Please Don't Accuse Me Of Being Amazing

I write a lot about surviving the challenges of daily life. Some days, my challenges may seem more difficult than the next person's, and other days I breeze through it all.

Very often, I will receive a message or see comments on a Facebook post that praise me as some kind of super parent. I know the whole "Cape in the Dryer" thing would lead you to believe that somewhere in my mind, I think I'm pretty super too. But that's the irony of the whole "In the Dryer" concept.

When the kids need me to do all things and be all things, and my mother calls and wants to know why I haven't called her, and the boss calls and says one of our ladies called in sick and I'll be two hands short, and the dog has diarrhea, and I found out when I stepped in it...on my way out the door when I was already running late for work...THAT'S when the universe seems to think I must have some super power. Some supernatural ability to manage all of it. There is always a possibility that I am having an "ON" day and I WILL get it all taken care of. But it's much more likely that I will fall short.

The actuality of my superpowers might look something like this:

After sleeping until the last possible minute, (because the boy only stopped jumping and singing Christmas songs around 4 AM), I might have missed the girl's bus but we have 15 minutes to get to school, and if there's no line at the drive thru, I can get her a bagel and that takes care of breakfast. Then I'll drop her and head back home to shower the boy and get him outside in time for his bus. I'll contemplate a shower for myself, and realize there is no way I can pull it off, so I'll put on the work clothes and extra deodorant, slip into my shoes and go back into the kitchen for my purse. When I step in the puddle of what leaked out of my dog, I will rinse my shoe with bleach in the sink, (as I THANK JESUS I was wearing my shoes!!!), and I'll leave for work without having a minute to clean up puppy's puddle. I will then come home from work and have to chisel dried on dog shit off the floor and disinfect the whole damned kitchen. I'll be so damned disgusted by the time it's cleaned, I'm not about to start cooking, so I'll run to the store for two $4.99 rotisserie chickens and pray I have paper plates. The only thing super about the whole day is that I survived it.

By example of the above scenario, not only would it be more likely my cape is in the dryer, but there is a good chance it is a wrinkled mess, lying at the bottom of Mount Laundrasuvius on the dining room table.

There may have been a time in my life when I allowed myself to feel stressed over trying to accomplish everything that was dropped in front of me. That time is a distant memory. Being married to an anal retentive control freak (who grew up in a house where you couldn't walk on the vacuum lines in the carpet) was always a factor in the stress. Having kids, and throwing autism into the mix made me see the most important priorities more clearly. The hubby had no such epiphany, and the differences in what we could personally tolerate were certainly a driving force in the inevitable split. But now that he's gone, I can comfortably wear my cape, or I can curse a lot because the boy wanted to hold the cape and he fell asleep and peed on it. Either way, no stress.

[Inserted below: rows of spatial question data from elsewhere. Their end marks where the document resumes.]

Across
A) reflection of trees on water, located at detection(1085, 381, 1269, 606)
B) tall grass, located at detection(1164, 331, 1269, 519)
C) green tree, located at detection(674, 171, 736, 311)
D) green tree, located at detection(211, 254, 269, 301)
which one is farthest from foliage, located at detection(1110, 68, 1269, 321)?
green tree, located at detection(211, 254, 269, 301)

The only difference between me and the parent who is pulling out hair by the fistful on the way to the psychiatrist to refill the Xanax prescription is my CHOICE to be satisfied with whatever I accomplished today. I have no preset vision of what I'm SUPPOSED TO get done in the course of a day. I have no unrealistic expectations of what has to be finished before I finally pass out from the sheer exhaustion of the daily grind. So the fact that I am dancing at the end of a particularly harrowing afternoon is thanks to my choice to set the bar a little lower. I might start out a day having full confidence I can complete every task on a long and tedious to-do list, but I no longer beat myself up for leaving half the list undone. The dirt, the dishes and Laundry Mountain will be there tomorrow.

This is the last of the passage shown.